Его улыбкой можно было вскрыть вены на запястьях.
Он бросил мне полотенце. Я его подхватил.
— Вытрите мне спину, ладно?
Я отшвырнул полотенце. Оно упало ему на голову, закрыв лицо. На секунду злобный Гунн исчез. Остался лишь Солнечный принц Аполлон, чьи ягодицы блестели, как яблоки в садах у богов.
Из-под полотенца раздался спокойный голос:
— Интервью окончено.
— А разве оно начиналось? — удивился я.
И пошел по лестнице вниз, откуда поднималась драконья музыка осипшей каллиопы.
На венецианском кинотеатре не было ни одной афиши.
Все надписи исчезли.
Несколько минут я вчитывался в пустоту, чувствуя, как у меня в груди что-то переворачивается и испускает дух.
Обойдя кинотеатр со всех сторон, я подергал двери — они были заперты, заглянул в кассу — она пустовала, оглядел еще раз щиты для афиш. Всего несколько вечеров назад с них улыбались Барримор, Чейни и Норма Ширер. Сейчас они были пусты.
Я отошел назад и напоследок снова медленно вчитался в пустоту.
— Хотите… — раздался вдруг сзади чей-то голос.

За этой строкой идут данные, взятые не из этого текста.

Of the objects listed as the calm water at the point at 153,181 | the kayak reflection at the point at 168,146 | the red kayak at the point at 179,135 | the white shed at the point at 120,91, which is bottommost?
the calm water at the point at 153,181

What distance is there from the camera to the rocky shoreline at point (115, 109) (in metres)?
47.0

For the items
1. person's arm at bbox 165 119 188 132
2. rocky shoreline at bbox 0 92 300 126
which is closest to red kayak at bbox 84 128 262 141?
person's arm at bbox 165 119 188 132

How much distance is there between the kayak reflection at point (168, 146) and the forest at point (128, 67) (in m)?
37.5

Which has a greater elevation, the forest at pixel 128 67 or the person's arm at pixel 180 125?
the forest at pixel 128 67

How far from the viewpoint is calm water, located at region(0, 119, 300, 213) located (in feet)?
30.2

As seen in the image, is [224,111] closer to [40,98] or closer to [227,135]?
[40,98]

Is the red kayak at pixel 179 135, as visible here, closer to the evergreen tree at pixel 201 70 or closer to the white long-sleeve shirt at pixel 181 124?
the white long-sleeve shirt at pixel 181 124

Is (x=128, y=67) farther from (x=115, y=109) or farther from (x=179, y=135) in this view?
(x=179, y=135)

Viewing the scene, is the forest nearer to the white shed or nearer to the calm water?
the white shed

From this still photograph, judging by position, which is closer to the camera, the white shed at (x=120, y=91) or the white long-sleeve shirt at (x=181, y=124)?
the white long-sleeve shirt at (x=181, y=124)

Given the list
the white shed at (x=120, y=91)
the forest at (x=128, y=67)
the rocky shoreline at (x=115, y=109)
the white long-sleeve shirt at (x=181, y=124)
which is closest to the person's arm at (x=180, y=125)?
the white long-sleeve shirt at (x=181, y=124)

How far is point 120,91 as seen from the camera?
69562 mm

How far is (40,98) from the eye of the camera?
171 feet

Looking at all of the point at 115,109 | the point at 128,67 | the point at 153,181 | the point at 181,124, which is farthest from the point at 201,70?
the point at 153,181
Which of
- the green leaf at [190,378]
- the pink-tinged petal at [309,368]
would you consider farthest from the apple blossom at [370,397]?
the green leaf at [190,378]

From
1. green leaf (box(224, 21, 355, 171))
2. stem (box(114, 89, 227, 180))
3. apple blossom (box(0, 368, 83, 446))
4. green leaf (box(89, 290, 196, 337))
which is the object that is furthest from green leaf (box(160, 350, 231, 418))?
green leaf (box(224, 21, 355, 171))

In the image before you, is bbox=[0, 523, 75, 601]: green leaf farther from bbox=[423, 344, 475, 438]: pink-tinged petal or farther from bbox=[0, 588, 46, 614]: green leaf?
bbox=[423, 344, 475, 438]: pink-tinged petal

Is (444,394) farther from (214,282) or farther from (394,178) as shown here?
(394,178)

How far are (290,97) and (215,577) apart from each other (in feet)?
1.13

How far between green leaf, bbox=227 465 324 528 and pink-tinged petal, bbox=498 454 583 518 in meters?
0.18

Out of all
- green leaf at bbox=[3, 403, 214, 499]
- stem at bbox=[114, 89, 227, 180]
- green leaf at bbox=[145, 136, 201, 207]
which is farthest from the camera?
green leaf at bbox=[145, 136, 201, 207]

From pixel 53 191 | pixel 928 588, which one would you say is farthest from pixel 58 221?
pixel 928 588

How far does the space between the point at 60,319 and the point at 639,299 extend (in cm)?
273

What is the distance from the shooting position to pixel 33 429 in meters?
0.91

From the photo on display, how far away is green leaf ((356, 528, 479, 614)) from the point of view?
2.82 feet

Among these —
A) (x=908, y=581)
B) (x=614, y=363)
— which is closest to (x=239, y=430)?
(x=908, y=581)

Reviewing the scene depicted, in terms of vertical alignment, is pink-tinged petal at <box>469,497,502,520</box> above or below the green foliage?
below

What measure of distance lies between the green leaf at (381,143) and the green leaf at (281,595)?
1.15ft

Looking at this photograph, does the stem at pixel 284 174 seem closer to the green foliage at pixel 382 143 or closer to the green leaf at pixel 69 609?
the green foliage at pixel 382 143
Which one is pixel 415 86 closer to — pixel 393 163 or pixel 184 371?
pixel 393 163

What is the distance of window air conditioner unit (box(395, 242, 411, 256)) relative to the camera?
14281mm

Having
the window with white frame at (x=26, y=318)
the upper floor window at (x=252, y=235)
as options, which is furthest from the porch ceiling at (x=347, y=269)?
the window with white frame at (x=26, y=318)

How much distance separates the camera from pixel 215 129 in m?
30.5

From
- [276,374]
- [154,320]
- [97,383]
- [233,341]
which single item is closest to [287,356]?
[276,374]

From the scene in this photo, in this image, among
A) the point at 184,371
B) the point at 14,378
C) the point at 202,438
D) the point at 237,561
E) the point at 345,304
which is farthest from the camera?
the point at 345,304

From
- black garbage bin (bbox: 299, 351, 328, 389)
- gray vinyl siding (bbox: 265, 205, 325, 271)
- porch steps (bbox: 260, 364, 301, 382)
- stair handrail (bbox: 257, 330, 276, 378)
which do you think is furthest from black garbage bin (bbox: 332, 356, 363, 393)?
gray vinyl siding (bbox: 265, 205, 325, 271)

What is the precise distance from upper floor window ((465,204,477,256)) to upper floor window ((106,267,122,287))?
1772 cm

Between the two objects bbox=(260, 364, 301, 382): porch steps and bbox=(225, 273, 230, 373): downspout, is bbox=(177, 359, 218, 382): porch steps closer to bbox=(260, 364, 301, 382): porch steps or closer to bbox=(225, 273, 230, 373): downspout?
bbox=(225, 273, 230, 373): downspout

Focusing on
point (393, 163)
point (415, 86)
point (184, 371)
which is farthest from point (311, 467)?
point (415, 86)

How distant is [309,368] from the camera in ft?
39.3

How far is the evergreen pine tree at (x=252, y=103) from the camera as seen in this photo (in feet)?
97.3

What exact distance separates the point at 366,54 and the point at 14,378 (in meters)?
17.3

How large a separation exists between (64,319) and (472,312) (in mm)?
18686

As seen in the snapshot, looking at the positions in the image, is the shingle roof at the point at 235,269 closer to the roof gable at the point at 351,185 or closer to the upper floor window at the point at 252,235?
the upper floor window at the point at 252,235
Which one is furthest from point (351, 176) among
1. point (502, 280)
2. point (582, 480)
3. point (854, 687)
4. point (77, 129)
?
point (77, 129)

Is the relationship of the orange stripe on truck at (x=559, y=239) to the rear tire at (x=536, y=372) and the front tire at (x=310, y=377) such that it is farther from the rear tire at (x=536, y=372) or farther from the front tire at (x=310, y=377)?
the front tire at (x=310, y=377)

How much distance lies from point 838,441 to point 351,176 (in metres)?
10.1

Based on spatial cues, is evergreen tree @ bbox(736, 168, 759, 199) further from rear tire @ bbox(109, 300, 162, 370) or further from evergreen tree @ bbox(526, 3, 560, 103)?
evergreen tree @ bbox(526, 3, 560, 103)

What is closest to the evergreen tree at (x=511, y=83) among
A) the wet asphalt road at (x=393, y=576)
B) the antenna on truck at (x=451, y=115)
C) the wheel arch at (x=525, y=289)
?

Я круто повернулся. Передо мной стоял улыбающийся мистер Формтень. Он вручил мне большой сверток киноафиш. Я знал, что это такое. Мои дипломы об окончании института Носферату[144], училища Квазимодо, аспирантуры Робин Гуда и д’Артаньяна.
— Мистер Формтень, ну как вы можете отдать их?
— Вы же романтик, верно?
— Ну да, но только…
— Берите, берите! До свидания и прощайте! Но вон там вы сейчас увидите другое прощание. Kummen-sei pier oudt![145]
Дипломы остались у меня в руках, а он потрусил к пирсу.
Я догнал его в самом конце, он указал пальцем в воду и наблюдал, как я, сморщившись, ухватился за перила и склонился вниз.
Под водой лежали ружья; в первый раз за долгие годы они молчали. Лежали на дне, на глубине футов пятнадцати, но вода была прозрачная, потому что вышло солнце.
Я насчитал целую дюжину длинных, холодно поблескивающих металлом стволов, мимо них плавали рыбы.
— Вот это прощание так прощание! — Формтень проследил за моим взглядом. — Одно за другим! Одно за другим! Сегодня рано утром. Я подбежал, кричу: «Что вы делаете?» А она говорит: «А как по-вашему?» И снова одно за другим, одно за другим. «Вас закрывают, и меня сегодня закроют, — говорит, — так что какая разница!» И все кидает и кидает ружья.
— А она… — начал я и остановился. Вгляделся в воду под пирсом и вокруг него. — Она сама как?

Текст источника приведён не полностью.